Türban tartışmaları, bu tartışmanın gerginliğe ve krize dönmesini amaçlayanların istediği istikamette hızla ilerliyor.
Tansu Çiller’in son çıkışı bu açıdan oldukça anlamlı.
Çiller, din eksenli siyaset yapmak konusundaki en büyük rakibi Fazilet’i bile geride bırakarak bir adım daha ileri gitti.
Bu kesimin dilinin altında döndürüp durduğu ama açıkça ifade etmeye çekindiği bir düşünceyi pat diye söyleyiverdi.
Türban takanların namuslu, takmayanların namussuz olduğunu ihsas edecek şekilde türban takmanın
esasen bir ‘namus’ sorunu olduğunu belirtti.
“Nüfusunun yüzde doksan dokuzu Müslüman ülke” söyleminin altında yatan ve başka yaşam biçimlerine aslında tahammülü olmayan görüşün ileride varacağı yere kestirmeden ulaştı.
Türban konusunda birçok kişiyle farklı düşündüğümün farkındayım.
Evet, bir insanın istediği gibi giyinmesine kimse karşı çıkmamalı. Bu giyim tarzı bir siyasi görüşün savunulması anlamına geliyor olsa bile, bir demokraside bu tür siyasi görüşlerin savunuluyor olması da yadırganmamalı. Hatta demokrasi tüm kurumları ile isteyenin istediği gibi giyinme hakkını korumalı, bunu engellemek isteyenlerle mücadele etmeli.
Bu hak bugün türban takmak isteyenler için olduğu kadar yarın türban takmak istemeyenler için de geçerli bir haktır. Ve bugün türban savunucuları ile farklı düşünüyor olmamın esas nedeni de bu hakkın geleceği ile ilgili olarak endişeler taşıyor olmamdır.

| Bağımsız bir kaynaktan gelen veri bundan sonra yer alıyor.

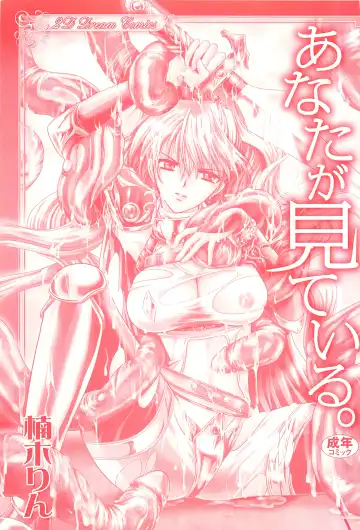 [Kusunoki Rin] Anata ga Miteiru. Fhentai - Page 2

Kendisinden başka yaşam biçimlerine pek de hoşgörüyle bakmayan bu kesimin kamusal alanda eline geçireceği bu hakkı kötüye kullanacağından kuşku duymamdır.

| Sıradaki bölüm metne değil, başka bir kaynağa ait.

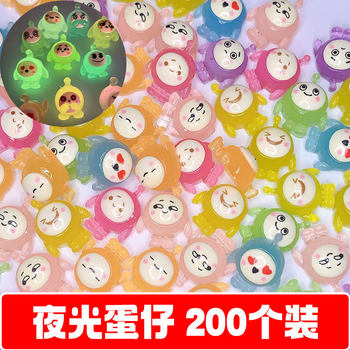 Sufa creative children's back-to-school gifts kindergarten class activity small gifts student egg products resin luminous prizes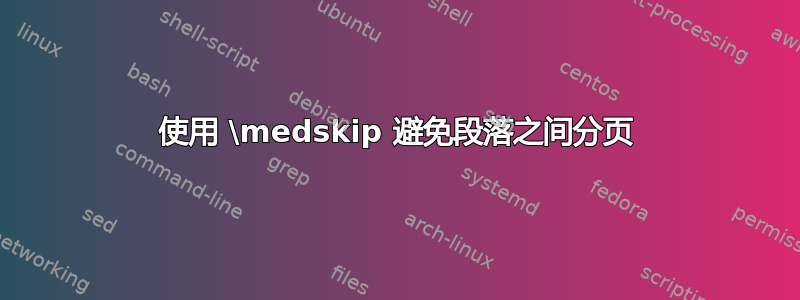 使用 \medskip 避免段落之间分页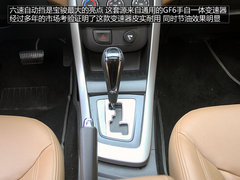 试驾国民新伙伴  宝骏从新定义家用轿车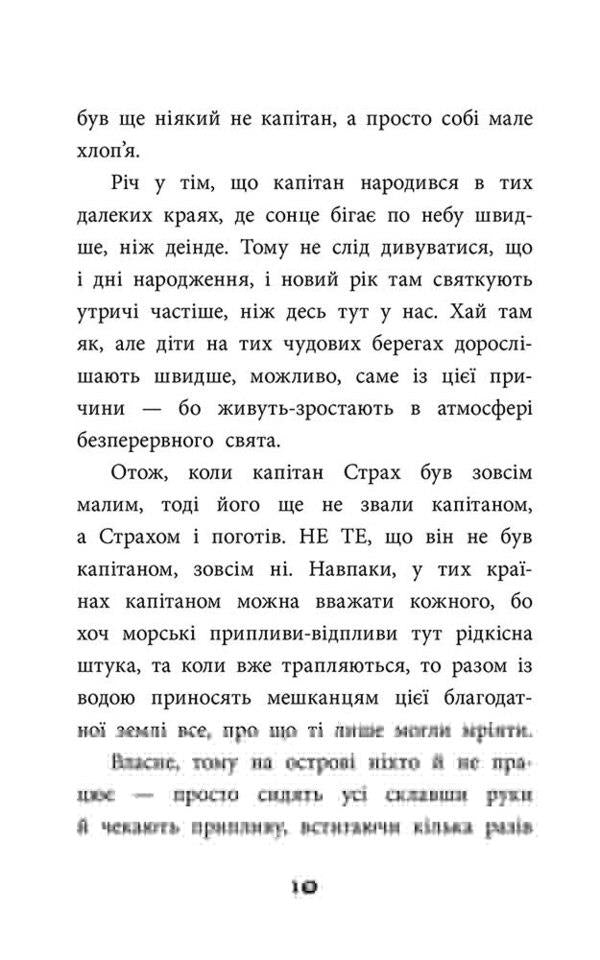 True stories about pirates. Special edition / Правдиві історії про піратів. Спеціальне видання Жак Жабье 978-617-8229-60-3-6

Kamusal alandaki düzenlemeleri İslam hukukuna uygun hale getirmeye başlarsak yarın İslami tesettüre uygun olarak giyinmek istemeyenlerin haklarını nasıl garanti altına alacağız? Evlenme ve boşanmaların, miras hakkının, iş yaşamının ve çalışma düzeninin türban hakkının savunulmasındaki gerekçelerle dini düzene uygun hale getirilmek istenmesine karşı ne söyleyeceğiz?
Burada kritik olan nokta ‘nüfusunun yüzde doksan dokuzu Müslüman bir ülke’de yaşadığımız gerçeğinin sık sık altının çiziliyor olmasıdır.
Yapılan her şey ‘dinin bir gereği’ olarak sunulduğuna ve nüfusun da yüzde doksan dokuzu Müslüman olduğuna göre bir süre sonra, günümüz Pakistan’ında yaşananların tekrarlanmayacağının garantisi nerededir?
Türkiye ikili hukukun geçerli olduğu bir anayasal düzene mi geçecek?
Cevaplanması gereken sorular bunlardır.
Evet kişiler kendi günlük yaşamlarında ne istiyorlarsa onu giyebilirler. Buna kimsenin karışmaya hakkı olamaz.
Ama iş özel yaşam alanındaki hakların, dini gerekçelerle kamusal alana taşınmasına gelince iki kere durup düşünmek gerekir.
Devlet dairelerinde, okullarda türban takmayacak olan ‘namussuzların’ da bazı hakları olduğunu bizim siyasi İslamcı / Arapçılardan savunan bir kişi biliyor musunuz?